GÜNCEL EGE YEREL YÖNETİMLER EKONOMİ POLİTİKA SPOR RÖPORTAJLAR YAZAR CAFE FOTO GALERİ VİDEO GALERİ
Kemal ARI
YAZARLAR
20 Ağustos 2021 Cuma

Taliban ile Atatürk’ün yaptığı aynı şey mi?

Birisi tuttu, Taliban’ın başardıkları ile Atatürk’ün başardıklarının aynı şey olduğunu söyledi.

Olacak şey değil, ister istemez kanı donuyor insanın.

Güya her ikisi de yurdunu emperyalizme karşı korumak için savaşmış ve başarılı olmuş.

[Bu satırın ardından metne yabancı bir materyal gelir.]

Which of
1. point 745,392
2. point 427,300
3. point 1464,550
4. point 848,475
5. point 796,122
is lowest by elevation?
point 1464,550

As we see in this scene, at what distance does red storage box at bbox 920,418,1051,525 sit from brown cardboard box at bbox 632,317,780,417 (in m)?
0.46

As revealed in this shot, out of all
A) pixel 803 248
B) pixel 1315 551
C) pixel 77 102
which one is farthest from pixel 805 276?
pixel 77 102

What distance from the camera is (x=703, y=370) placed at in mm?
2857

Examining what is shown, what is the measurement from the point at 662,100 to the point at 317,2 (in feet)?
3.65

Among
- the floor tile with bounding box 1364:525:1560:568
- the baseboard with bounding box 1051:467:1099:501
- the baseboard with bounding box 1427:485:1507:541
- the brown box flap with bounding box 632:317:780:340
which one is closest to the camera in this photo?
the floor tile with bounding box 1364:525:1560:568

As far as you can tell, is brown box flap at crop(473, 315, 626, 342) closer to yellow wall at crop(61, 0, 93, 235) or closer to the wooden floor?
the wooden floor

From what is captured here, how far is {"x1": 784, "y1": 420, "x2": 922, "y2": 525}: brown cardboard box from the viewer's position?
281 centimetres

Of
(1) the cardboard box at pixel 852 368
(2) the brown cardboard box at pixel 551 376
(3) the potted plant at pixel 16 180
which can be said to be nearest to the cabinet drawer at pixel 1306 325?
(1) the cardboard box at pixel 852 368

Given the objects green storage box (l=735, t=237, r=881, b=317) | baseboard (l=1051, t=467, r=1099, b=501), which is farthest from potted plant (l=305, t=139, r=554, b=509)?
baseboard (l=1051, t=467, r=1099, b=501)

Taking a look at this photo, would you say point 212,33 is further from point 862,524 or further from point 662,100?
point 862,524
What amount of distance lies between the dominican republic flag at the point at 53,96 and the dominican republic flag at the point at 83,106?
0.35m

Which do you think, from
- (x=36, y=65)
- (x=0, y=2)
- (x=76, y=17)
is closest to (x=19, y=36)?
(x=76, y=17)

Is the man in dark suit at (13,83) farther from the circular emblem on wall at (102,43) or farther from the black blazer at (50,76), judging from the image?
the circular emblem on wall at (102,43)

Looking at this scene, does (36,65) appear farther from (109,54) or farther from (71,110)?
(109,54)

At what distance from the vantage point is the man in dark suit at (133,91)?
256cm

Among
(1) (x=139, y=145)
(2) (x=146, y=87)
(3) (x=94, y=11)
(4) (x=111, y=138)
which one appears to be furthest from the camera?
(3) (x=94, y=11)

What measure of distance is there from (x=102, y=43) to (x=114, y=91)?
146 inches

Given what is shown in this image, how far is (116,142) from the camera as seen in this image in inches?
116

İyi de; Atatürk’ün kafasındaki yurt ile Taliban’ın kafasındaki yurt aynı şey mi?

***

Yurdu ulus yapar; modern bir kavramdır.

Mustafa Kemal Atatürk’ün kafasındaki emperyalizm algısı ile Taliban’ın kafasındaki emperyalizm de aynı değil.

Birisi yüzünü aydınlığa dönmüştür, öteki karanlığa. Birisi çağdaş uygarlığın üzerine çıkmayı vadetmiştir; öteki İslam’la da hiçbir ilgisi olmadığını düşündüğüm kendi kafasındaki çarpık şeriat düzenini…

Birisi yurdunu bağımsız, ulusunu özgür kılmak için savaşmıştır. Öteki ulusunu daha da esaret altına almak, karanlığın içinde boğmak için.

Birisi kadının özgürleşmesi için uğraşmıştır; öteki kadını karanlık kuyuların içine atmış, köle olarak köle pazarlarında satmış, ganimettir diye 13 yaşındaki kızları göstermelik nikâhına almış, insanların hayatını cehenneme çevirmiştir.

Evet, zavallı Afganistan 40 yıldır emperyalist işgalin altında inim inim inlemiştir. Ancak Taliban, kendi içinden çıkmış bir güç olmasına karşın koyu cehennem ateşini toplumun üzerine döküvermiştir.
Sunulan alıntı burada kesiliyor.